Monday, 31 March 2014: 5:30 PM
Pacific Ballroom (Town and Country Resort )
A radiative-convective equilibrium (RCE) is often used as an idealization for the mean tropical climate. The results of rotating RCE simulations for a wide range of prescribed sea-surface temperatures (SSTs), from 21C to 36C, are presented. To simulate multiple coexisting tropical cyclones (TCs) over a relatively small 2300 x 2300 km2 domain with a 3 km horizontal grid spacing, the Coriolis parameter is artificially increased by about one order of magnitude over typical values in TC-active regions of the Tropics. The average number of TCs in the rotating RCE, which we nickname TC World,'' monotonically decreases from 26 to 8 with increasing SST, while the TCs' size, intensity, and per-TC precipitation rate tend to increase with increasing SST. The average per-TC kinetic energy and precipitation rate approximately double for every 6C SST increase. The results are consistent with scaling laws in which TC diameters scale with the potential intensity ratio to the Coriolis parameter; however, it is shown the separation between cyclone centers appears to scale with the deformation radius.
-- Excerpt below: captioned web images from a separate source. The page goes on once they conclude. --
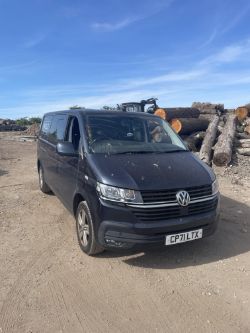 A Variety of Excellent Transporters and Vans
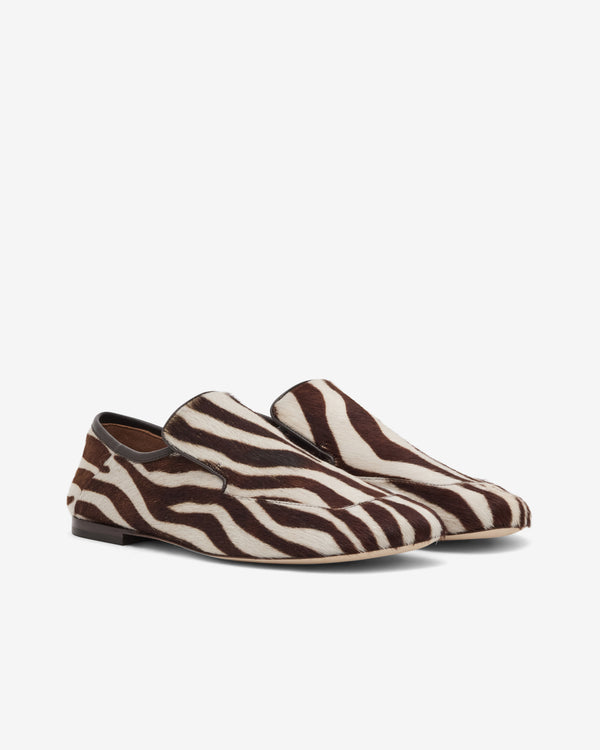 Wales Bonner - Women's Dakar Loafer - (Ivory)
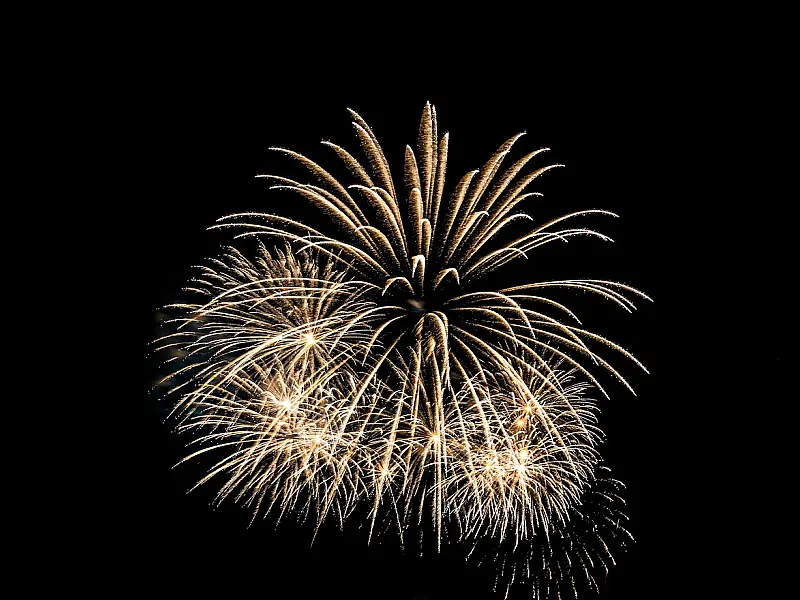 Virada do ano em Mongaguá terá queima de fogos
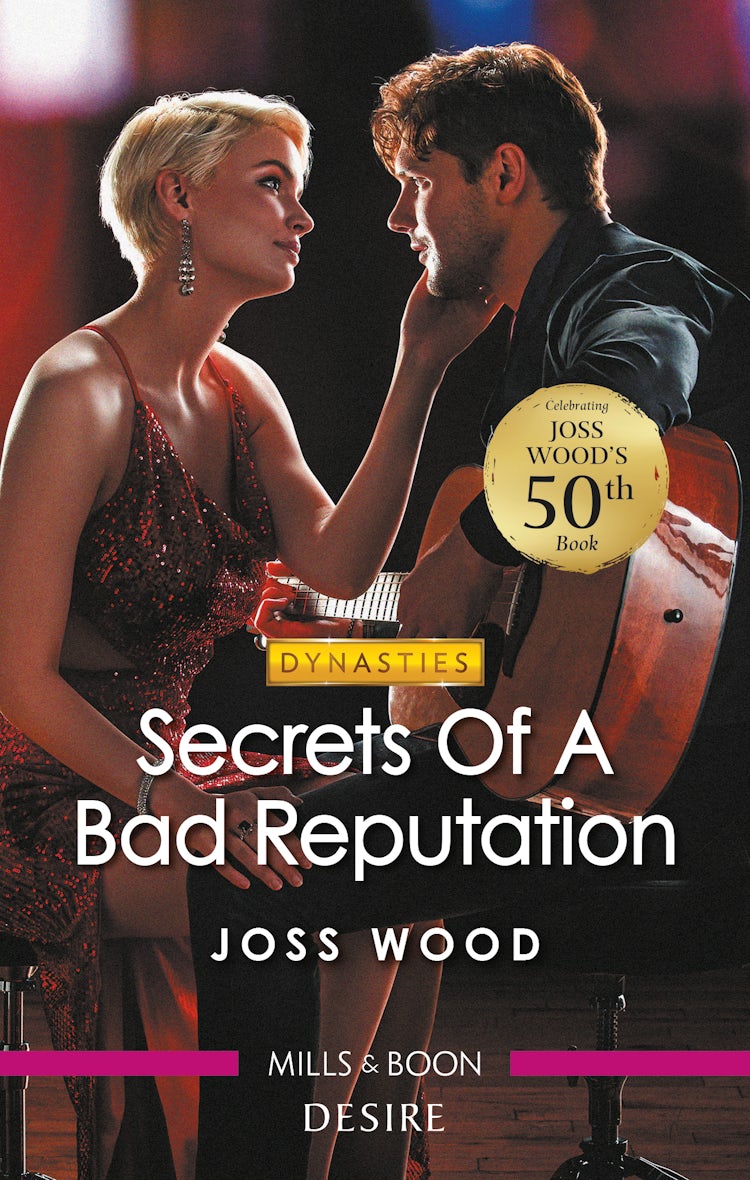 Cover image for Secrets of a Bad Reputation, isbn: 9781867249825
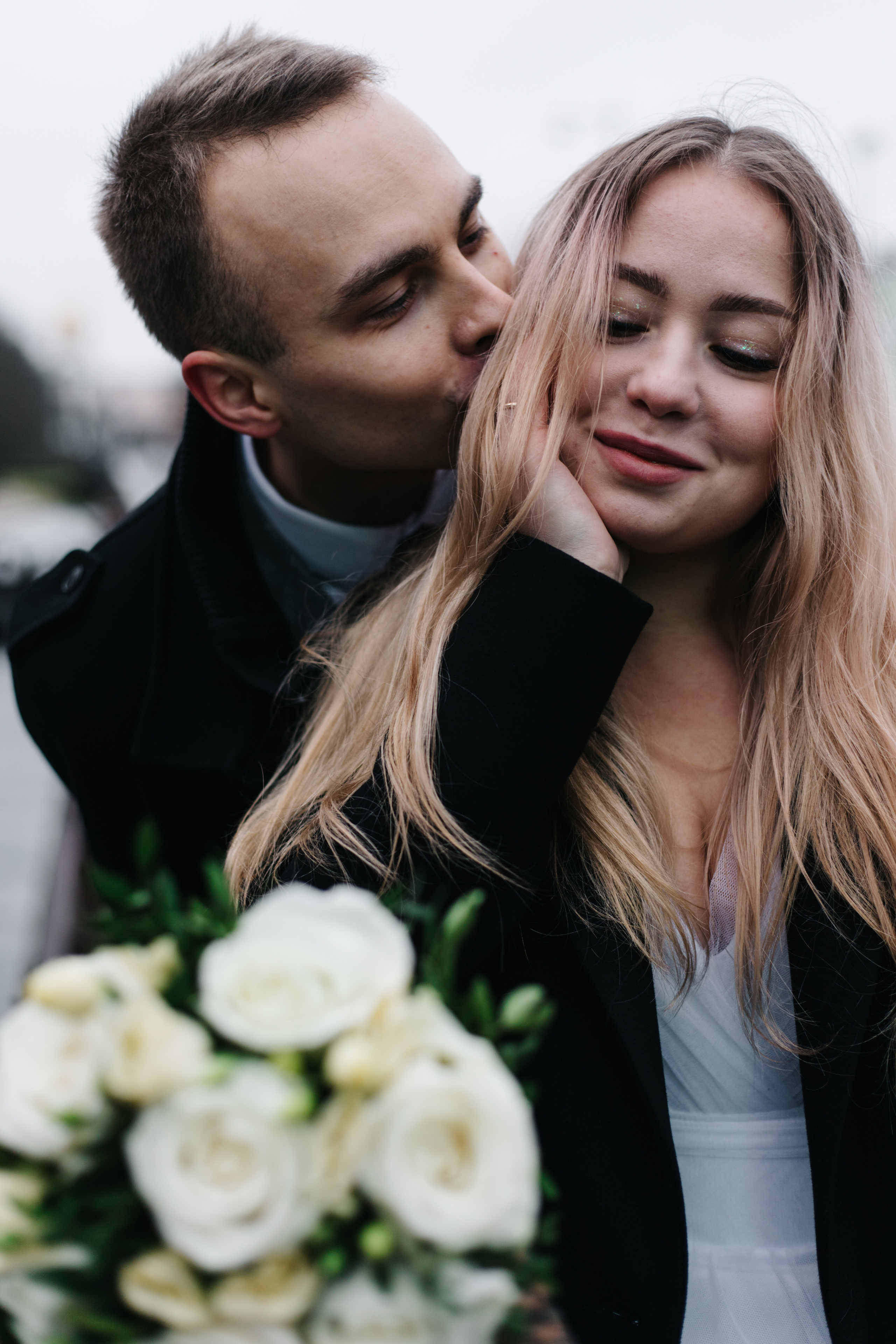 Таня и Вася. Свадебный и семейный фотограф в Санкт-Петербурге Лолита Евстифеева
In particular, it is found that the number of TCs per unit area is inversely proportional to the saturation vapor pressure computed at SST. It is also found that the potential intensity scales as the cube root of the net radiative cooling of the atmosphere. The results show that the TC outflow temperature in the TC World, as defined as the height of the local maximum of the upper-troposphere cloud fraction, tends to remain relatively invariant with SST.